Jorge and colleagues used diffusion tensor imaging (DTI), a MRI technique that can detect subtle white matter changes associated with TBI, to examine white matter integrity in a group of veterans. A total of 93 Iraq and Afghanistan war veterans were included in the study, 72 of whom had mild TBI and 21 with no exposure to TBI during deployment. In addition to DTI, the veterans also underwent psychiatric and neuropsychological assessments.
Results showed that veterans with mild TBI had a significantly higher number of the so-called potholes than those without TBI. These are areas of decreased fractional anisotropy stemming from damage to axons, and represent a measure of lower white matter integrity, according to the authors. In veterans with probable TBI, the mean number of potholes was 98.8, compared with 16.8 potholes on average in unexposed veterans.
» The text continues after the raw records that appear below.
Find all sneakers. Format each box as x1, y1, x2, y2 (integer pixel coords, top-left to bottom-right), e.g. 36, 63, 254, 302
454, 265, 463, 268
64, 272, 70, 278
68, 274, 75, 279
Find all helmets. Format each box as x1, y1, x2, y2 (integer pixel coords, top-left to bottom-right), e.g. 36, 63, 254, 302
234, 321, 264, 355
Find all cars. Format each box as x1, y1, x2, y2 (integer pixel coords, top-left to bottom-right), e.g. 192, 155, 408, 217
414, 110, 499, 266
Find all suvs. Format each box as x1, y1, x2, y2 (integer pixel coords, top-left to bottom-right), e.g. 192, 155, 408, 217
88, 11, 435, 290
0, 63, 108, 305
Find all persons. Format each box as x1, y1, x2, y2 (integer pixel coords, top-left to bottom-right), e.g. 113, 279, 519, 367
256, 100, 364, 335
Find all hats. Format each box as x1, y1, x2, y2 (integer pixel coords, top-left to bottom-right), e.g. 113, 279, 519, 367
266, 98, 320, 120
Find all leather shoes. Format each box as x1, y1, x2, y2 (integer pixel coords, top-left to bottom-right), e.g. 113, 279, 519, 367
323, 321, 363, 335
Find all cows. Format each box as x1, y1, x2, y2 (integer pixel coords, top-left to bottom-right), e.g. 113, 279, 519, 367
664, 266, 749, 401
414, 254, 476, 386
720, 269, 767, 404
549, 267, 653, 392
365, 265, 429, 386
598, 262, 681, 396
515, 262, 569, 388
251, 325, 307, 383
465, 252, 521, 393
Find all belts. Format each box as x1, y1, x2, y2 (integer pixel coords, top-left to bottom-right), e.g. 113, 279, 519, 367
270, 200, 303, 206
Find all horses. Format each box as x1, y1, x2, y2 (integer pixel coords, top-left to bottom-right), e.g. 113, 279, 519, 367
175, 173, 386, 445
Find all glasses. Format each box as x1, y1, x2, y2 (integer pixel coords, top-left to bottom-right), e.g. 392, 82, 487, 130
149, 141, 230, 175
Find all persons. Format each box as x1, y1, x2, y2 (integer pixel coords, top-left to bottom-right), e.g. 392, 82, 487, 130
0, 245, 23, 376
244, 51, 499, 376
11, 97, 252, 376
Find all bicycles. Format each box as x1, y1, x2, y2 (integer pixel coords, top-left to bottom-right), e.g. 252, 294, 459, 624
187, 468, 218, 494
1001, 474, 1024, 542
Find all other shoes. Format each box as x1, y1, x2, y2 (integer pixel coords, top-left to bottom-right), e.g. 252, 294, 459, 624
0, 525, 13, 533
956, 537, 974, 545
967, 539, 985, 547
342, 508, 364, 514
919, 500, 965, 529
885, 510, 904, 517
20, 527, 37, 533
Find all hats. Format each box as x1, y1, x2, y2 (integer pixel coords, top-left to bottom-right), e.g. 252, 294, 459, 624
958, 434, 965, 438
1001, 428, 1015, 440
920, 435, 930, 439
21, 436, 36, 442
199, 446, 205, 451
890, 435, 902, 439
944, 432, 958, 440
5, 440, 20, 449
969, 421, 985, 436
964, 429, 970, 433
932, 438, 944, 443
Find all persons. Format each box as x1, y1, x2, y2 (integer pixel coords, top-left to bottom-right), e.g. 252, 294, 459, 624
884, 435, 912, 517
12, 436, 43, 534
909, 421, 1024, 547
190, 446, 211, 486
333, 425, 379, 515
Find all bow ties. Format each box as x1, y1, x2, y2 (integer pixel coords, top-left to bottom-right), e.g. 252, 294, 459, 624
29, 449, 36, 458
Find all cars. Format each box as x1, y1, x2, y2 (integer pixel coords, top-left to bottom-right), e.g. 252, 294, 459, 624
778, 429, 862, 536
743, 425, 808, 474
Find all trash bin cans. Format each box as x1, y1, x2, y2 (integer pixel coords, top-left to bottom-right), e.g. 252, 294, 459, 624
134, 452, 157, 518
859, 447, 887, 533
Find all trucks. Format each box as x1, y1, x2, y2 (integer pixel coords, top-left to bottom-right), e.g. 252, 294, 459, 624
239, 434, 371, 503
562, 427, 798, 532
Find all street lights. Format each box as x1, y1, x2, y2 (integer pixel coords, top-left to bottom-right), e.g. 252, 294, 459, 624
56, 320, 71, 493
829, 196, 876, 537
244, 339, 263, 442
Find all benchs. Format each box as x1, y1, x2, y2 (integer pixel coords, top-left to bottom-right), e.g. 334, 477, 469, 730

The authors also found that the number of potholes was correlated with the severity of TBI and performance on the executive functioning tasks. Differences in the number of abnormalities were not influenced by participant age, time since trauma, history of TBI unrelated to deployment or coexisting psychopathology.
Conventional voxel-based analysis did not reveal differences in DTI parameters between the mild TBI and no TBI groups, according to the authors.
Jorge and colleagues also compared the veterans to a group of civilians with TBI and found potholes were more frequent in the civilian group. The authors speculated that this was likely because the civilians included in the comparison had all been admitted to a hospital, indicating more severe injuries, and they were assessed more quickly following injury before natural repair processes could be completed.
The authors concluded that potholes “may constitute a biomarker of axonal injury that can be identified in mild TBI at both the acute and chronic stages of its clinical course…Future studies will need to replicate these findings in other groups of TBI patients with different etiologies and severity, delineate the longitudinal course of DTI abnormalities, and analyze the effect of repetitive mild TBI.”